#### Material to process:
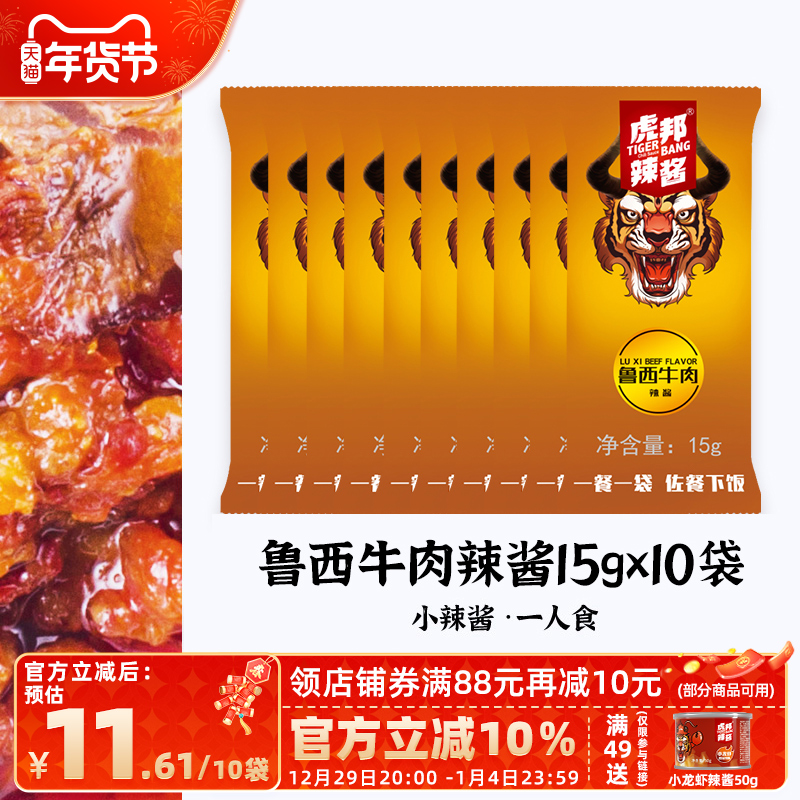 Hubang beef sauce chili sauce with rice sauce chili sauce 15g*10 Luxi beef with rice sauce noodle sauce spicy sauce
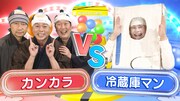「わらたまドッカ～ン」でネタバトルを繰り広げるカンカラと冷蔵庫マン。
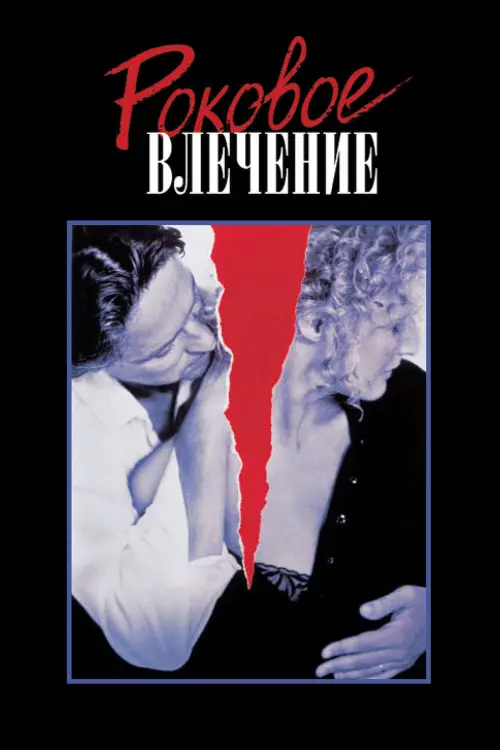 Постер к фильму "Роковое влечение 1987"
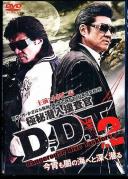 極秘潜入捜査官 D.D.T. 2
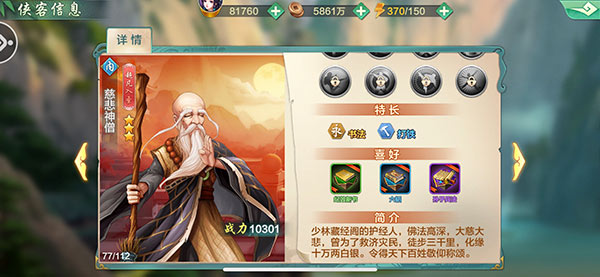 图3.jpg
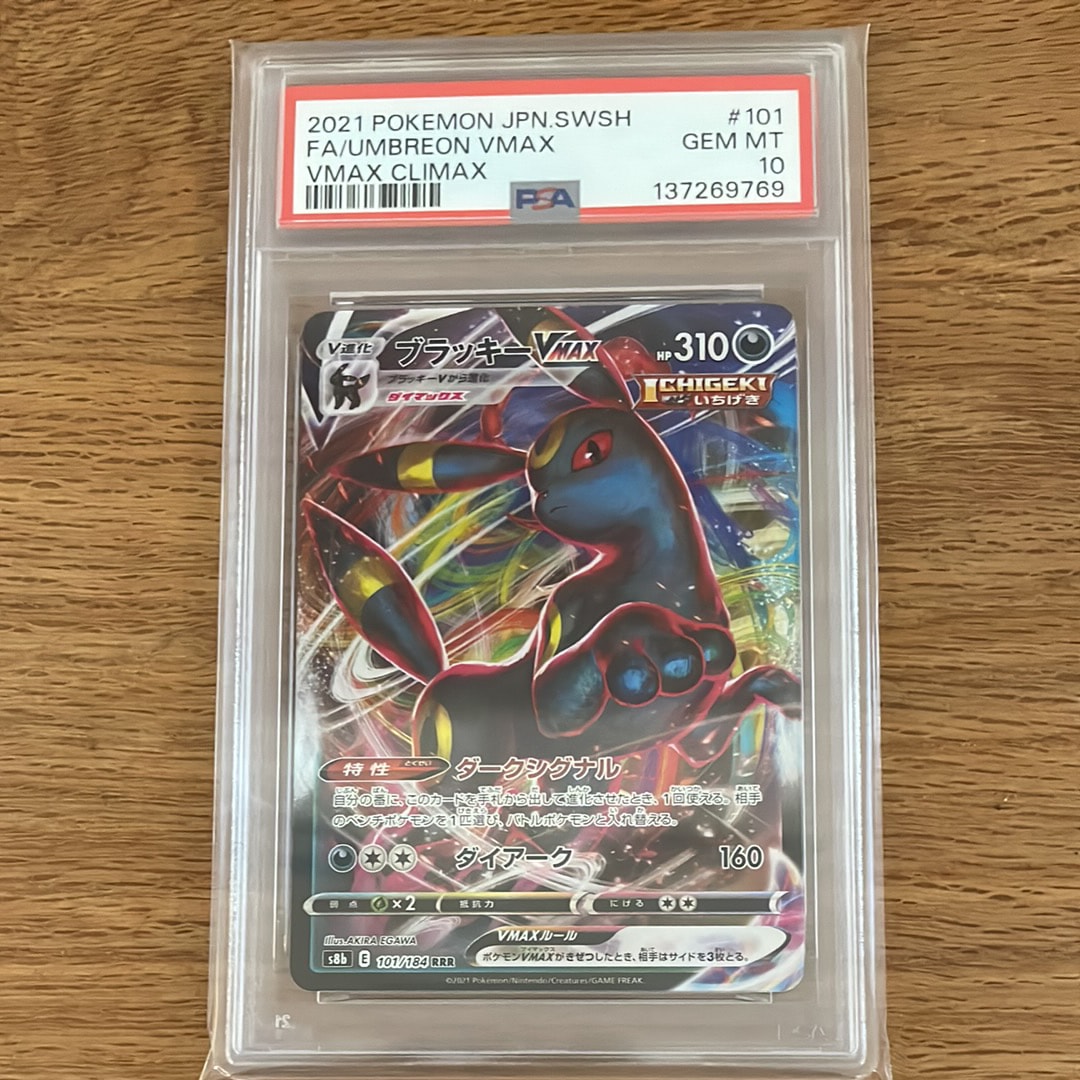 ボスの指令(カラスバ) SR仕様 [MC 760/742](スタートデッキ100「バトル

...

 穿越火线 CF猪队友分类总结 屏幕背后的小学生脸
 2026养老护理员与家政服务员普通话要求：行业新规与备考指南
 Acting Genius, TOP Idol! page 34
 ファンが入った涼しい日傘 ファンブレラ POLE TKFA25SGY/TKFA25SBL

#### Aim of the task:
Could you return, unchanged, the items above that start with the line containing "穿越火线 CF猪队友分类总结 屏幕背后的小学生脸" and end with the line containing "ファンが入った涼しい日傘 ファンブレラ POLE TKFA25SGY/TKFA25SBL", including both of those lines?

#### Solution:
 穿越火线 CF猪队友分类总结 屏幕背后的小学生脸
 2026养老护理员与家政服务员普通话要求：行业新规与备考指南
 Acting Genius, TOP Idol! page 34
 ファンが入った涼しい日傘 ファンブレラ POLE TKFA25SGY/TKFA25SBL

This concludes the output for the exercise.